Он отвернулся к окну с видом обиженным и огорченным.
Мне тоже было неприятно. Не люблю зазря обижать людей. А кроме того, я подумал, ну что ж, действительно, тащился я сюда, рискуя, можно сказать, своей жизнью, и у самого порога повернуть обратно, даже не заглянув, что за ним?
— Ну ладно, — сказал я. — Черт с вами. Я вам уступаю. Но это последний раз.
— Ну и молодец! — Сиромахин даже подпрыгнул от радости. — Я знал, что вы человек мудрый и поступите правильно. А что касается этих самых доносов, то я вам скажу по секрету: их писать не на чем. У нас в Москорепе с бумагой… — он провел ребром ладони по горлу… полный зарез.
Наслаждение жизнью
— Здорово вы меня все-таки вчера разыграли, — сказал я, поглядывая на Смерчева снизу и сбоку. — Я думал, у вас и правда коммунизм такой, какой я видел вчера, а он совсем не такой.
— Ну да, мы же знали, что вы юморист. Мы хотели вам показать, что и мы не без юмора.
Мы шли со Смерчевым вдоль широкой пальмовой аллеи. На этот раз он был не в форме, а в легком светлом костюме и в таких же светлых сандалиях. Солнце стояло в самом зените и светило ярко, но не слепило, грело, но не пекло. На ветвях пальм сидели какие-то невиданной красоты птицы и пели поистине райскими голосами.
Мы, собственно говоря, даже не шли, а летели, лишь время от времени отталкиваясь от земли. Во всем теле я чувствовал необыкновенную легкость, о чем и сказал Смерчеву.
— А вы не догадываетесь почему? — спросил, улыбаясь, Смерчев.
— Почему? — спросил я.
— Наши ученые изобрели устройство, сильно ослабляющее уровень земного тяготения.
— Неужели они даже до такого додумались? — спросил я. — А для чего же они это сделали?
— Просто так, — сказал Смерчев. — Чтобы людям было приятно жить.
Мы летели вдоль светлых высоких зданий.

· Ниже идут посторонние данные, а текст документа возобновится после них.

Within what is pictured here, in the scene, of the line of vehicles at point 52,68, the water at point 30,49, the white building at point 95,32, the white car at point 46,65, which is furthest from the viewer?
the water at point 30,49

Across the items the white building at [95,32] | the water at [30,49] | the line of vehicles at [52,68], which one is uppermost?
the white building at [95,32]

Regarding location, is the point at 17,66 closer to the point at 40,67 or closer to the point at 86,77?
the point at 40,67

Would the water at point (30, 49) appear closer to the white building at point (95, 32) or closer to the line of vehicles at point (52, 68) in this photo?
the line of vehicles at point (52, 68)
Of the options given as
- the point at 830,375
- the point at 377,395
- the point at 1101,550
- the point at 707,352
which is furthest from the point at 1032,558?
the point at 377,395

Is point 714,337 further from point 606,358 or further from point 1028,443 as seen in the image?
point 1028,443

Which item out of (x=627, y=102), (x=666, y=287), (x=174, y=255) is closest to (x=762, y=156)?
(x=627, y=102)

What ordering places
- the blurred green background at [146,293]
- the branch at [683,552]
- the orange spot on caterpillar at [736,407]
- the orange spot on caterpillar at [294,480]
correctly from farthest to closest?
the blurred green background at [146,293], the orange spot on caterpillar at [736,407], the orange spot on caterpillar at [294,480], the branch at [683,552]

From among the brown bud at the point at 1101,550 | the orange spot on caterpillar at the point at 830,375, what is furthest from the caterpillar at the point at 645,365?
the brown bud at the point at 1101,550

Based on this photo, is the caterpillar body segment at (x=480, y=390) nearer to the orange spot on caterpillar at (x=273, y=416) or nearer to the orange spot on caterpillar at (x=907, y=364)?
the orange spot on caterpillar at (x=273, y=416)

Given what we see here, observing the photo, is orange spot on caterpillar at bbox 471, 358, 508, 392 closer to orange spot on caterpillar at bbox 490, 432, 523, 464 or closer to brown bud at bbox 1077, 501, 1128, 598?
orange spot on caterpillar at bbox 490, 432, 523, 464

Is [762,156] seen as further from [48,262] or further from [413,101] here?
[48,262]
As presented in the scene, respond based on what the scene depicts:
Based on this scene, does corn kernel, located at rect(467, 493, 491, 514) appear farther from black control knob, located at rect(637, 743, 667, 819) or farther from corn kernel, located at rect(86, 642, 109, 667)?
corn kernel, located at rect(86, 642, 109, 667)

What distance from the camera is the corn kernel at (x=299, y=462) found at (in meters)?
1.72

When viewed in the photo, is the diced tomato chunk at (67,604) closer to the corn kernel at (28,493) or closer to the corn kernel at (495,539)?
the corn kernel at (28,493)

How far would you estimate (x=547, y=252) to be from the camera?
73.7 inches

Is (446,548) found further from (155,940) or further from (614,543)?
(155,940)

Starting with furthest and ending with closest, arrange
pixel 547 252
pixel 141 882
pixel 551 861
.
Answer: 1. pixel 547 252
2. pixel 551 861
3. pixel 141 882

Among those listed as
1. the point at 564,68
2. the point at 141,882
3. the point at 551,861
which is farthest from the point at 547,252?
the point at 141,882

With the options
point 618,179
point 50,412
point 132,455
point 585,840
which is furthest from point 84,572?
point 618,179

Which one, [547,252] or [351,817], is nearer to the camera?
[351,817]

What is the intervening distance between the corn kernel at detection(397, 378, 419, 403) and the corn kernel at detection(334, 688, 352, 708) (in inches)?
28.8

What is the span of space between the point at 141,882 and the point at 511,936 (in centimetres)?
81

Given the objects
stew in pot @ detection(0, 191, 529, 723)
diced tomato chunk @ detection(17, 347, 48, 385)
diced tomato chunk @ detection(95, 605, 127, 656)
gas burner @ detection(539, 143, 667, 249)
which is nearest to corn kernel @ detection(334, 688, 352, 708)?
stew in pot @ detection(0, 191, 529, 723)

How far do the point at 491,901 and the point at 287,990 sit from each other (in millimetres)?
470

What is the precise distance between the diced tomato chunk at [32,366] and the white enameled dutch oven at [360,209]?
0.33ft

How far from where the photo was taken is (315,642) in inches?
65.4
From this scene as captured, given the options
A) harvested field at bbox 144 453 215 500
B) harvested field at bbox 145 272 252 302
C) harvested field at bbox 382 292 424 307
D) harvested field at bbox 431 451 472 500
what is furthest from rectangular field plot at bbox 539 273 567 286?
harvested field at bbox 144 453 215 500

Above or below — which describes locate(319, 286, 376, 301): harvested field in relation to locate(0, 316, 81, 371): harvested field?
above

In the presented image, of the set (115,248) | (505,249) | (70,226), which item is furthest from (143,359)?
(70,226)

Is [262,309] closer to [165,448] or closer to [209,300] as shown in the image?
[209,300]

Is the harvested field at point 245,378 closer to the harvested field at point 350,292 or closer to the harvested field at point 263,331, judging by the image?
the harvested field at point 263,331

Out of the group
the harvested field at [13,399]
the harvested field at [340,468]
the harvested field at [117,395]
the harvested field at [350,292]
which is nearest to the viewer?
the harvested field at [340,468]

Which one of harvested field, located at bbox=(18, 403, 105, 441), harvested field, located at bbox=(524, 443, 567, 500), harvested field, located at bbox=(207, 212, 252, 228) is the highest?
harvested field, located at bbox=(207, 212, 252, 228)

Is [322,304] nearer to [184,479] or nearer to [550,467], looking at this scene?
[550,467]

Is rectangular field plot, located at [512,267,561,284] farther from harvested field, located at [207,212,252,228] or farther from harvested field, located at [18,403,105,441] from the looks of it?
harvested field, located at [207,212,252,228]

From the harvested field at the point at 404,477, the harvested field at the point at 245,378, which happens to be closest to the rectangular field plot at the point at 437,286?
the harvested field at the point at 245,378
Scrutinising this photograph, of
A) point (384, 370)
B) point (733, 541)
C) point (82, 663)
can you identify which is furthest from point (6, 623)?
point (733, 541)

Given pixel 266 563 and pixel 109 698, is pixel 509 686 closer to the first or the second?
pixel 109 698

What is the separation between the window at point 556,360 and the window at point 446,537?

Они напоминали мне некоторые небоскребы Нью-Йорка, но были гораздо светлее и как бы воздушнее. Все они были соединены между собою прозрачными галереями, в которых тоже росли пальмы и глицинии.
Всюду слышался смех детей и влюбленных.
Навстречу нам так же легко, как и мы, летели молодые и румяные парни и девушки с одухотворенными лицами.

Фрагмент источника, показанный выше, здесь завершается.